(AIM) Please retype the data in full and exactly; the pictures are not part of the copy.

··· MATERIAL PROVIDED ···

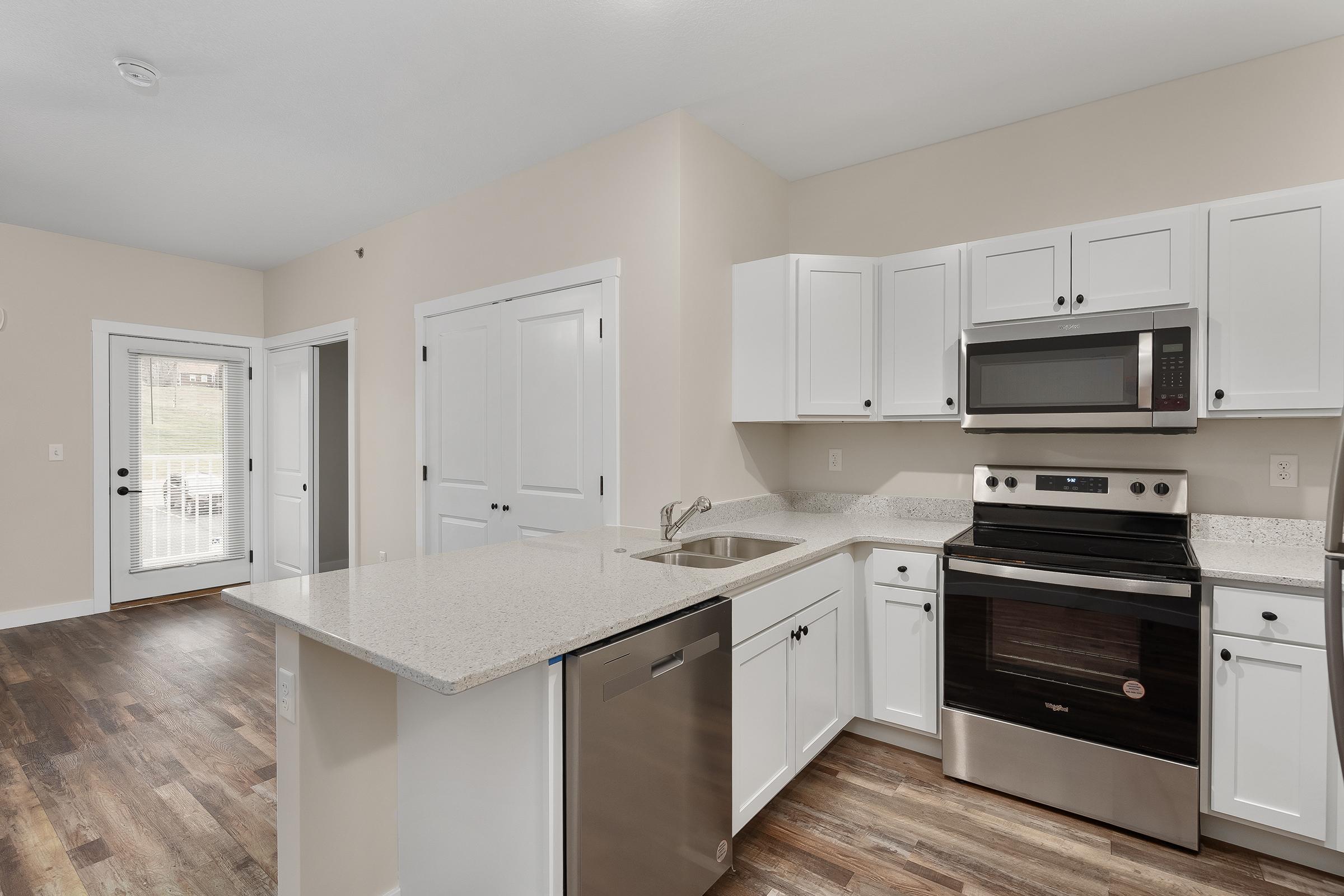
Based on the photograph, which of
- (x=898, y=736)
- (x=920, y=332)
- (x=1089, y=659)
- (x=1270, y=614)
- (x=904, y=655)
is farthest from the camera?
(x=920, y=332)

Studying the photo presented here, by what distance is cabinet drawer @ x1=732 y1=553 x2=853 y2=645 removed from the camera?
1.88m

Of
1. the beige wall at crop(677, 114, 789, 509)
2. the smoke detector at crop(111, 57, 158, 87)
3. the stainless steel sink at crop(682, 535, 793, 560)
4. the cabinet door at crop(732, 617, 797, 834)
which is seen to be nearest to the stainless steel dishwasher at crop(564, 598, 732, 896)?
the cabinet door at crop(732, 617, 797, 834)

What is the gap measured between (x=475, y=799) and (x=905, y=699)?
69.7 inches

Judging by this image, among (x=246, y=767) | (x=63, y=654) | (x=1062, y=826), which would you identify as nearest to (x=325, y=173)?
(x=246, y=767)

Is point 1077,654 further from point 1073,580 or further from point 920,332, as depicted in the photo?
point 920,332

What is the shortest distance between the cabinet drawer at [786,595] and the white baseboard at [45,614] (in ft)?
16.9

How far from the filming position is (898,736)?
105 inches

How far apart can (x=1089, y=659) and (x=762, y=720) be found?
3.66ft

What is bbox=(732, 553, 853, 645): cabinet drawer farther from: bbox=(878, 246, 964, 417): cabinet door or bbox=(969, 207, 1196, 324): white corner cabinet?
bbox=(969, 207, 1196, 324): white corner cabinet

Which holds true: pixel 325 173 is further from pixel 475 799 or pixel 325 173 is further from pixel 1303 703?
pixel 1303 703

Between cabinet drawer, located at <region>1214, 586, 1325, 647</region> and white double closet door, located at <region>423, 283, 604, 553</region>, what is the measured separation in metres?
2.31

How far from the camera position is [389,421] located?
424cm

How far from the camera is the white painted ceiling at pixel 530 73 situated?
2.14 m

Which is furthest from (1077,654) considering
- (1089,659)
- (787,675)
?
(787,675)
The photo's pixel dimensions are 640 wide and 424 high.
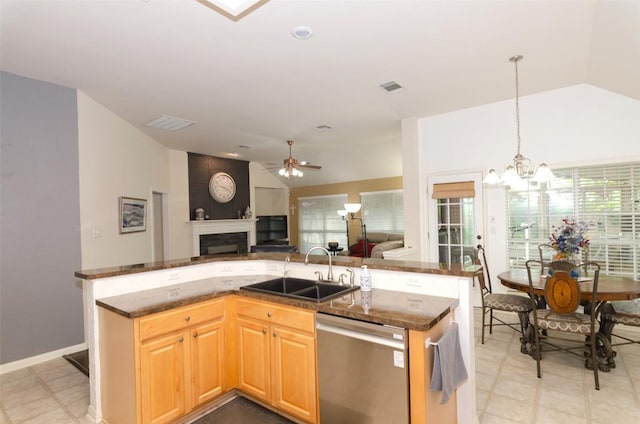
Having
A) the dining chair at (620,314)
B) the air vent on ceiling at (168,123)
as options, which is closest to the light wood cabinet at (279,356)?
the dining chair at (620,314)

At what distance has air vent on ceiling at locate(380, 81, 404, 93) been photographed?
3.69 metres

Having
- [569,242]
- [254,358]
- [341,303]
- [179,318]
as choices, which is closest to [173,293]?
[179,318]

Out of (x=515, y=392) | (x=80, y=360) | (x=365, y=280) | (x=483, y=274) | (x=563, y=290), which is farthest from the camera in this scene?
(x=483, y=274)

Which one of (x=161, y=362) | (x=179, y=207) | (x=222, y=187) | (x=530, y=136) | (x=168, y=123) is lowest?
(x=161, y=362)

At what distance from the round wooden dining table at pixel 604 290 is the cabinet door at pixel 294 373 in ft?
7.14

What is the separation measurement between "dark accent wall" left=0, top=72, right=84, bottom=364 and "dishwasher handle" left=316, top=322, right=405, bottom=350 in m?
3.23

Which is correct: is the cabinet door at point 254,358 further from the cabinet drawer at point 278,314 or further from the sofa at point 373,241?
the sofa at point 373,241

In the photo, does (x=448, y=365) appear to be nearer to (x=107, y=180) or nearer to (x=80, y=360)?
(x=80, y=360)

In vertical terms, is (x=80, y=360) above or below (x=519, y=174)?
below

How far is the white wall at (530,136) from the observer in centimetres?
383

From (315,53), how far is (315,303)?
2214mm

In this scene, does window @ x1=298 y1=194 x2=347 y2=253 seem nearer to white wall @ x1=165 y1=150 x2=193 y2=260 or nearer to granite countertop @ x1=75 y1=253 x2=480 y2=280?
white wall @ x1=165 y1=150 x2=193 y2=260

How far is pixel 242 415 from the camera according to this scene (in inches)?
92.5

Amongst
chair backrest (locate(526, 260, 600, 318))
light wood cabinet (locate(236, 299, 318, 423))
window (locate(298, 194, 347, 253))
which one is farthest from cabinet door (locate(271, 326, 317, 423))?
window (locate(298, 194, 347, 253))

···

(OUTPUT FOR THIS TASK)
Based on the photograph, which of
- (x=898, y=736)
- (x=920, y=332)
- (x=1089, y=659)
- (x=1270, y=614)
- (x=904, y=655)
is farthest from the camera?
(x=920, y=332)

Studying the photo presented here, by what distance is cabinet drawer @ x1=732 y1=553 x2=853 y2=645 removed from the camera?
1.88m

Of
1. the beige wall at crop(677, 114, 789, 509)
2. the smoke detector at crop(111, 57, 158, 87)
3. the stainless steel sink at crop(682, 535, 793, 560)
4. the cabinet door at crop(732, 617, 797, 834)
which is seen to be nearest to the stainless steel dishwasher at crop(564, 598, 732, 896)?
the cabinet door at crop(732, 617, 797, 834)

What is the gap measured between (x=475, y=799) and (x=905, y=699)?
69.7 inches

Judging by this image, among (x=246, y=767) | (x=63, y=654) | (x=1062, y=826), which would you identify as nearest to (x=325, y=173)?
(x=246, y=767)

Is point 1077,654 further from point 1073,580 or further from point 920,332, as depicted in the photo?
point 920,332

What is the shortest distance between the cabinet drawer at [786,595] and the white baseboard at [45,614] (in ft)?
16.9

How far from the filming position is (898,736)?
105 inches

How far apart can (x=1089, y=659) and (x=762, y=720) be found?
3.66ft

What is bbox=(732, 553, 853, 645): cabinet drawer farther from: bbox=(878, 246, 964, 417): cabinet door or bbox=(969, 207, 1196, 324): white corner cabinet?
bbox=(969, 207, 1196, 324): white corner cabinet

Which holds true: pixel 325 173 is further from pixel 475 799 or pixel 325 173 is further from pixel 1303 703?
pixel 1303 703

Between cabinet drawer, located at <region>1214, 586, 1325, 647</region> and white double closet door, located at <region>423, 283, 604, 553</region>, what is the measured separation in metres?
2.31

How far from the camera position is [389,421] located?
424cm

How far from the camera is the white painted ceiling at pixel 530 73 situated?
2.14 m

Which is furthest from (1077,654) considering
- (1089,659)
- (787,675)
?
(787,675)
The photo's pixel dimensions are 640 wide and 424 high.
Having
A) the dining chair at (620,314)
B) the air vent on ceiling at (168,123)
as options, which is closest to the light wood cabinet at (279,356)?
the dining chair at (620,314)

At what distance has air vent on ceiling at locate(380, 81, 404, 93) been photographed?
3.69 metres

Having
- [569,242]
- [254,358]
- [341,303]
- [179,318]
as choices, which is closest to [173,293]?
[179,318]

Out of (x=515, y=392) | (x=80, y=360) | (x=365, y=280) | (x=483, y=274) | (x=563, y=290), which is farthest from the camera in this scene?
(x=483, y=274)

Which one of (x=161, y=362) | (x=179, y=207) | (x=222, y=187) | (x=530, y=136) | (x=168, y=123) is lowest?
(x=161, y=362)

At what distance from the round wooden dining table at pixel 604 290 is the cabinet door at pixel 294 373 in ft?
7.14

What is the separation measurement between "dark accent wall" left=0, top=72, right=84, bottom=364 and "dishwasher handle" left=316, top=322, right=405, bottom=350 in m?
3.23

Which is correct: is the cabinet door at point 254,358 further from the cabinet drawer at point 278,314 or further from the sofa at point 373,241?
the sofa at point 373,241

In the photo, does (x=448, y=365) appear to be nearer to (x=107, y=180) or nearer to (x=80, y=360)?
(x=80, y=360)

In vertical terms, is (x=80, y=360) above or below (x=519, y=174)?
below

How far is the white wall at (530,136) from the observer in centimetres?
383

From (315,53), how far is (315,303)?
2214mm

In this scene, does window @ x1=298 y1=194 x2=347 y2=253 seem nearer to white wall @ x1=165 y1=150 x2=193 y2=260 or nearer to granite countertop @ x1=75 y1=253 x2=480 y2=280?
white wall @ x1=165 y1=150 x2=193 y2=260

How far is pixel 242 415 from the camera according to this scene (in inches)?
92.5

Amongst
chair backrest (locate(526, 260, 600, 318))
light wood cabinet (locate(236, 299, 318, 423))
window (locate(298, 194, 347, 253))
which one is farthest from cabinet door (locate(271, 326, 317, 423))?
window (locate(298, 194, 347, 253))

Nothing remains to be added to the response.